**Enunciado 1**
De acordo com o texto para leitura, em que data o Copom realizou o primeiro dos quatro cortes consecutivos na taxa Selic?
**Enunciado 2**
Devolva, sem nenhuma alteração, o trecho do texto para leitura que começa nas palavras "Forte desde o" e termina logo após as palavras "Santander Asset Management.".

**Texto para leitura**
........

Forte desde o início do ano passado, a busca dos institucionais por aplicações de risco ganhou intensidade a partir de 31 de julho, quando o Comitê de Política Monetária (Copom) do Banco Central executou o primeiro de uma série de quatro cortes consecutivos na taxa Selic em um período de apenas quatro meses. As entidades de previdência reforçaram, então, as suas apostas em renda variável, com aquisições de papéis e cotas de fundos lastreados nesses papéis. “Com o início de um novo ciclo de queda dos juros, as fundações mais conservadoras não tiveram opção a não ser acelerar a diversificação de suas carteiras, sob pena de não cumprirem as metas atuariais em 2020”, analisa André Cobianchi, head de vendas da Santander Asset Management.
Como, no entanto, o Ibovespa acabara de superar a marca histórica de 100 mil pontos em julho e seguia em alta, as retardatárias tiveram de dosar as suas aplicações em ações, cujos preços, àquela altura, não estavam tão convidativos como no início do ano. A solução, para compensar a queda dos juros, foi buscar outras opções de investimento. “No segundo semestre, vários institucionais começaram a aportar recursos em fundos de investimentos imobiliários, os FIIs”, diz Cobianchi. “A demanda por esses produtos era intensa, e vários deles chegaram a ser negociados na bolsa de valores com prêmios elevados em relação aos patrimônios líquidos.”

........

**Dados**
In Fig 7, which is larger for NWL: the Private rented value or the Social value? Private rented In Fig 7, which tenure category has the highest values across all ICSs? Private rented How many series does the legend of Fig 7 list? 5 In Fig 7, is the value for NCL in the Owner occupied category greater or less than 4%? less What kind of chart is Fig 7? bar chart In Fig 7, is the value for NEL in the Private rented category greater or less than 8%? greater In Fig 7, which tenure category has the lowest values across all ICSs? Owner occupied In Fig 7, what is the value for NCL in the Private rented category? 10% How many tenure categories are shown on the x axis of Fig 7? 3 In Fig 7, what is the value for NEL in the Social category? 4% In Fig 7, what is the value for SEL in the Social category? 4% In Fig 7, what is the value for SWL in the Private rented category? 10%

........

**Resposta 1**
Em 31 de julho.

**Resposta 2**
Forte desde o início do ano passado, a busca dos institucionais por aplicações de risco ganhou intensidade a partir de 31 de julho, quando o Comitê de Política Monetária (Copom) do Banco Central executou o primeiro de uma série de quatro cortes consecutivos na taxa Selic em um período de apenas quatro meses. As entidades de previdência reforçaram, então, as suas apostas em renda variável, com aquisições de papéis e cotas de fundos lastreados nesses papéis. “Com o início de um novo ciclo de queda dos juros, as fundações mais conservadoras não tiveram opção a não ser acelerar a diversificação de suas carteiras, sob pena de não cumprirem as metas atuariais em 2020”, analisa André Cobianchi, head de vendas da Santander Asset Management.